------ Materials provided

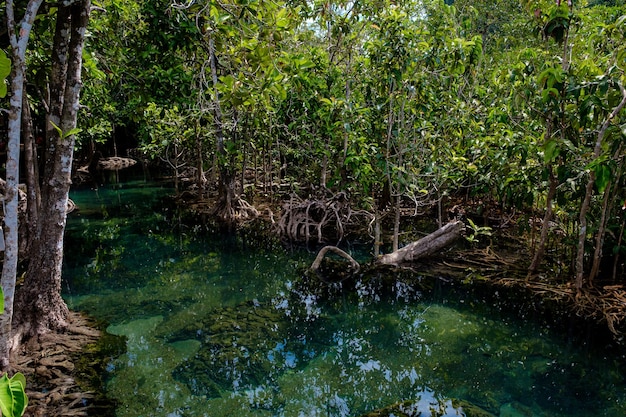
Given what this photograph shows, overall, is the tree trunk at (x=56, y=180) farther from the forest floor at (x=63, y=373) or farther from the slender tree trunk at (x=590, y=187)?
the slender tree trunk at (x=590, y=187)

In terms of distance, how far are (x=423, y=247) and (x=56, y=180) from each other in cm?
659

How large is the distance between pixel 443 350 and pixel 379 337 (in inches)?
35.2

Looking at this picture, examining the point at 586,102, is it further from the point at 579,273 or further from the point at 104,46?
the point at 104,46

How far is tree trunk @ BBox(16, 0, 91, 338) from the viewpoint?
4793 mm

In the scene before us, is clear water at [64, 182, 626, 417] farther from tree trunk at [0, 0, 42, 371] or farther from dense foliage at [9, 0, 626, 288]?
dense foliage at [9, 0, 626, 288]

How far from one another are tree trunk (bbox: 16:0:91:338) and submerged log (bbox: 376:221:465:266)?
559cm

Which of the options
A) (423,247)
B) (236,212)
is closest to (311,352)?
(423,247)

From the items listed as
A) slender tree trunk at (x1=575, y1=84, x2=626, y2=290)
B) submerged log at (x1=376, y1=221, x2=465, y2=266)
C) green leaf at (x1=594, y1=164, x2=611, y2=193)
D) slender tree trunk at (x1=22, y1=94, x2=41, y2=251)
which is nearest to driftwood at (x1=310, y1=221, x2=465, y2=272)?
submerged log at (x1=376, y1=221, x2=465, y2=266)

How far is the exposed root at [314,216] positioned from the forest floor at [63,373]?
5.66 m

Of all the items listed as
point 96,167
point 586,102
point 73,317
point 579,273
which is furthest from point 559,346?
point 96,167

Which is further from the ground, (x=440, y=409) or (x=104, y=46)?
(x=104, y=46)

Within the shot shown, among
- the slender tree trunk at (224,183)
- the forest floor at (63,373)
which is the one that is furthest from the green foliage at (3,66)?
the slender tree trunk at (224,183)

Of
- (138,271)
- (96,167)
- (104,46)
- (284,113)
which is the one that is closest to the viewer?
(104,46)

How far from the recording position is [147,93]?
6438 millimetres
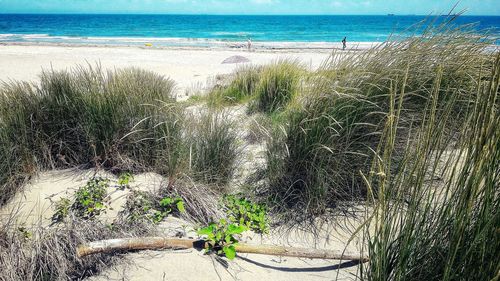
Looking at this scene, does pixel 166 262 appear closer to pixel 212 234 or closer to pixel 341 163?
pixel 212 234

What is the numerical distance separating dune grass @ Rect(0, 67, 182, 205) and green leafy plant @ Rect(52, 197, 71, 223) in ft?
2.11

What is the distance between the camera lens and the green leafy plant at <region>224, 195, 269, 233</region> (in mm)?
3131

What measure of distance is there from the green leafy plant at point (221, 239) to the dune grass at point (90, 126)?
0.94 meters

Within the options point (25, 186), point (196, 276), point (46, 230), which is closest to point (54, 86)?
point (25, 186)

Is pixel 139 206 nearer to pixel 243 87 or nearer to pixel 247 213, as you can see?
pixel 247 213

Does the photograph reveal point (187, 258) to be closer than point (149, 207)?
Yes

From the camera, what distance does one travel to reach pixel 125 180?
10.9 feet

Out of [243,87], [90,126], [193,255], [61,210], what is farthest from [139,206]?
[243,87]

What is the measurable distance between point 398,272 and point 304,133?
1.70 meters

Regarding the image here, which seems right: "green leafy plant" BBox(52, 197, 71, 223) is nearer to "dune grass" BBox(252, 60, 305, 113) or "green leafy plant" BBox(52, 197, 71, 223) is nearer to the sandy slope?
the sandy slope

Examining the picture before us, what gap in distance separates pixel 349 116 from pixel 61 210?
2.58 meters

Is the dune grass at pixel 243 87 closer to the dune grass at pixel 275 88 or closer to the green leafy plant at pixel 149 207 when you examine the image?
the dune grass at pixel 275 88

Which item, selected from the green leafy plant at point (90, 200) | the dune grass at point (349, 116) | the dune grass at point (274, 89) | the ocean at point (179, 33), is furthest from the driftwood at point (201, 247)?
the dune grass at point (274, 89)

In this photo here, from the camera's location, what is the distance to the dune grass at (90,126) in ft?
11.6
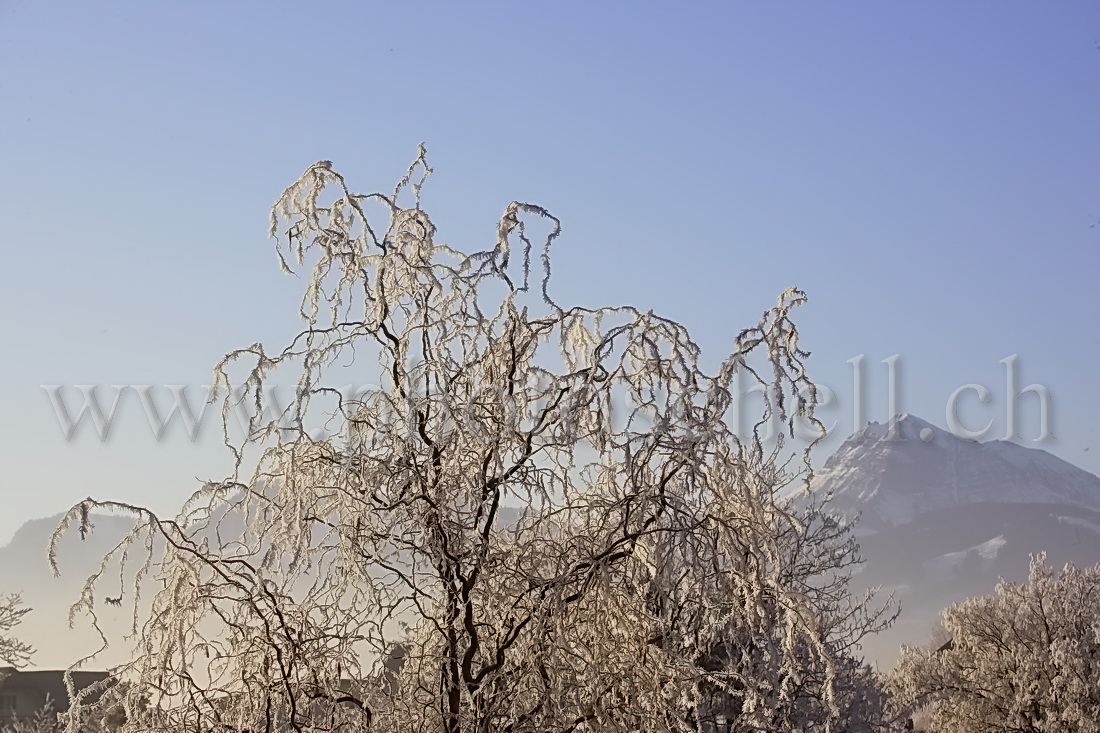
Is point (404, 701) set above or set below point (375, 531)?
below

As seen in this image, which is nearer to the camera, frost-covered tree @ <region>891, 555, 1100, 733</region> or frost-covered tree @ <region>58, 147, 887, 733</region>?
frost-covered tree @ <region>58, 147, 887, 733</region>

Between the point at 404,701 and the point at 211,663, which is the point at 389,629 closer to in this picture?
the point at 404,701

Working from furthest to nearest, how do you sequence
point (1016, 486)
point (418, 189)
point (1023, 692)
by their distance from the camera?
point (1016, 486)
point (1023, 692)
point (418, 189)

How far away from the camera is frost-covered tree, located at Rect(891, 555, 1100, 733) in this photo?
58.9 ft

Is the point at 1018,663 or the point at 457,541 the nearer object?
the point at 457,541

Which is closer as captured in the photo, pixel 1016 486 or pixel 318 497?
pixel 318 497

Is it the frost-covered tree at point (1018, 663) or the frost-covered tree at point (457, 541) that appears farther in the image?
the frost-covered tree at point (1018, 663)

------------
------ Materials provided

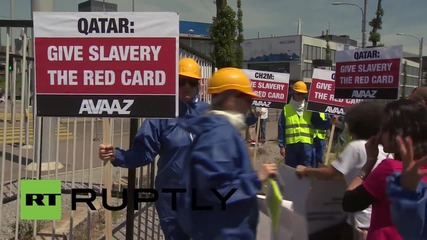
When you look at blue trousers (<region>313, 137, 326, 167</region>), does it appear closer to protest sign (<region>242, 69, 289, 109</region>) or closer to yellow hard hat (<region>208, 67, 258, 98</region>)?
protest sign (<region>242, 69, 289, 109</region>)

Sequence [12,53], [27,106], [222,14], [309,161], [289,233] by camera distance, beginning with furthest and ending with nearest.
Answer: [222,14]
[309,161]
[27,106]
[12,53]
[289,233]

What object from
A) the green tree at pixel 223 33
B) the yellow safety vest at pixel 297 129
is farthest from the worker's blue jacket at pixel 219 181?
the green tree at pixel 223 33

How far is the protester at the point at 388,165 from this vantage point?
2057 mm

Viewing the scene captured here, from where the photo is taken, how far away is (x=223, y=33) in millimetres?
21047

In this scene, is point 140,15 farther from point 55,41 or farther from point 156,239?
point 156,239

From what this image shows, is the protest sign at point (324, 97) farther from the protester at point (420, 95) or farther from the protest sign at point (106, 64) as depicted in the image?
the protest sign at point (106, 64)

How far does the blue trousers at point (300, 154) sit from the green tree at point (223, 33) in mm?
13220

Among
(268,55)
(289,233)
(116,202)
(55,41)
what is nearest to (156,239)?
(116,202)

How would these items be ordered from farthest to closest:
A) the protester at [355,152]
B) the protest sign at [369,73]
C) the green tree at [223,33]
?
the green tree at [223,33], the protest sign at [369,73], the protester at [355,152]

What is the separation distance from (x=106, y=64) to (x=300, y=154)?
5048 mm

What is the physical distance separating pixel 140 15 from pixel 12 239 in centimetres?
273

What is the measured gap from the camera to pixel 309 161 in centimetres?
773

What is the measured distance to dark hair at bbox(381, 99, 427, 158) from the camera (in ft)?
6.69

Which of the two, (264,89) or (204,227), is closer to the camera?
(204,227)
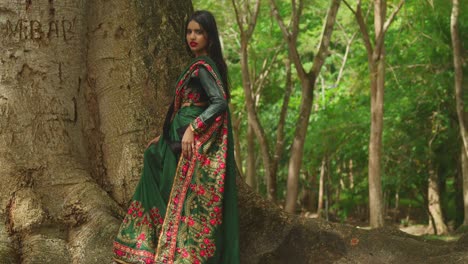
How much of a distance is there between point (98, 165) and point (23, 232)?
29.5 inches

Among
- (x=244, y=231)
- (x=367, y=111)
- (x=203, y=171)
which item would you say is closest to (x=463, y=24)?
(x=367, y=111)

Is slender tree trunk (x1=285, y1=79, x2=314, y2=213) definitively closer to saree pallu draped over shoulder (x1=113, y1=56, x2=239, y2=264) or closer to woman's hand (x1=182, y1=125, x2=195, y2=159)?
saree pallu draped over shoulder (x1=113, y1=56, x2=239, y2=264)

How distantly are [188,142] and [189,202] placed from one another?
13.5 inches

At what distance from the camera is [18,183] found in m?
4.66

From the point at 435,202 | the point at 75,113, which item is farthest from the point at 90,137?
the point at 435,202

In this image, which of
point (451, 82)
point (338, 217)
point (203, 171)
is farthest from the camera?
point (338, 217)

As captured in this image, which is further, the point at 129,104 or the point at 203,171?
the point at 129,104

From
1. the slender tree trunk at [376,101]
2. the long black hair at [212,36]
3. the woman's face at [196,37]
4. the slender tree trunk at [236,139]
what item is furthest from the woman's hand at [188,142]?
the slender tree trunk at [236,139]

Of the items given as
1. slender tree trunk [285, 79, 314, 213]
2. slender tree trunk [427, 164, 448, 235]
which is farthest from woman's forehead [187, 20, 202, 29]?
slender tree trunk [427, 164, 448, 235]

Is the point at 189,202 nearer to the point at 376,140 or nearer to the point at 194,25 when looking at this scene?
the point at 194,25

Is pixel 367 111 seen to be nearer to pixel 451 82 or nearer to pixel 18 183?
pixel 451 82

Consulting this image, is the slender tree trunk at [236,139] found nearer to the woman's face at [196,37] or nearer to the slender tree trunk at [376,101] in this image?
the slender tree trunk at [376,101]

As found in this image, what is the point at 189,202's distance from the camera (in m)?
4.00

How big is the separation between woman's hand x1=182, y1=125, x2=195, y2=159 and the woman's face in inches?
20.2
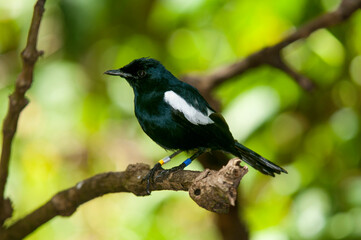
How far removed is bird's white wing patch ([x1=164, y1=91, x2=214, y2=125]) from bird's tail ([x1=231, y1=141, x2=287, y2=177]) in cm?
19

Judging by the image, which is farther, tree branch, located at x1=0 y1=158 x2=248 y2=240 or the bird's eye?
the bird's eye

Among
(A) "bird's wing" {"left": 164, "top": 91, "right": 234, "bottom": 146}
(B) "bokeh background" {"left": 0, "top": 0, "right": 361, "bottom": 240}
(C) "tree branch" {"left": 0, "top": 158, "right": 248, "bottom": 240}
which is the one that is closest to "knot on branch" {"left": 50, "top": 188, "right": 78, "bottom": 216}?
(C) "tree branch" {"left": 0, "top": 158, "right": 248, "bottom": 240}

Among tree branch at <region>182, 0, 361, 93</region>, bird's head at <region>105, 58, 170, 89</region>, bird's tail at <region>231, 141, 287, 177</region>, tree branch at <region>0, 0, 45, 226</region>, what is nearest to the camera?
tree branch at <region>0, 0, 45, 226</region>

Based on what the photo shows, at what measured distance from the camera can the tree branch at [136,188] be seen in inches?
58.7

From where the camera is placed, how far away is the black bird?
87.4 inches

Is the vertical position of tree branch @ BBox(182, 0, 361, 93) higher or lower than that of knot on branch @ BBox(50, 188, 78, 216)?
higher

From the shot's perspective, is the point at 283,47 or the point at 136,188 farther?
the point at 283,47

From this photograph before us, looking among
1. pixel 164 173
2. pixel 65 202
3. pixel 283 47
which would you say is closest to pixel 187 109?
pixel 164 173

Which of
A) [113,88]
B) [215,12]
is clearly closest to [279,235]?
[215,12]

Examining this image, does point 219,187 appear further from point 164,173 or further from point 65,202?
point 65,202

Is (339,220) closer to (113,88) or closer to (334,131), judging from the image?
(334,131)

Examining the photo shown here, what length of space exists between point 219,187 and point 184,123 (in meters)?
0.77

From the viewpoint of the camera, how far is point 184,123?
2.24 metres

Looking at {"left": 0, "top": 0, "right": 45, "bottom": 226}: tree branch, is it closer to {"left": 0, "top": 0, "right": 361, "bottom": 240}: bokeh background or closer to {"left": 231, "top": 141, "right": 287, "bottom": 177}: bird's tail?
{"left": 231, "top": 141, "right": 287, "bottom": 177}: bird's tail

------------

Locate every line in the rows above that contains the string "knot", matching case exactly, and copy each such line in full.

which is the one that is closest to "knot on branch" {"left": 50, "top": 188, "right": 78, "bottom": 216}?
Is the vertical position of tree branch @ BBox(182, 0, 361, 93) higher or lower than that of knot on branch @ BBox(50, 188, 78, 216)?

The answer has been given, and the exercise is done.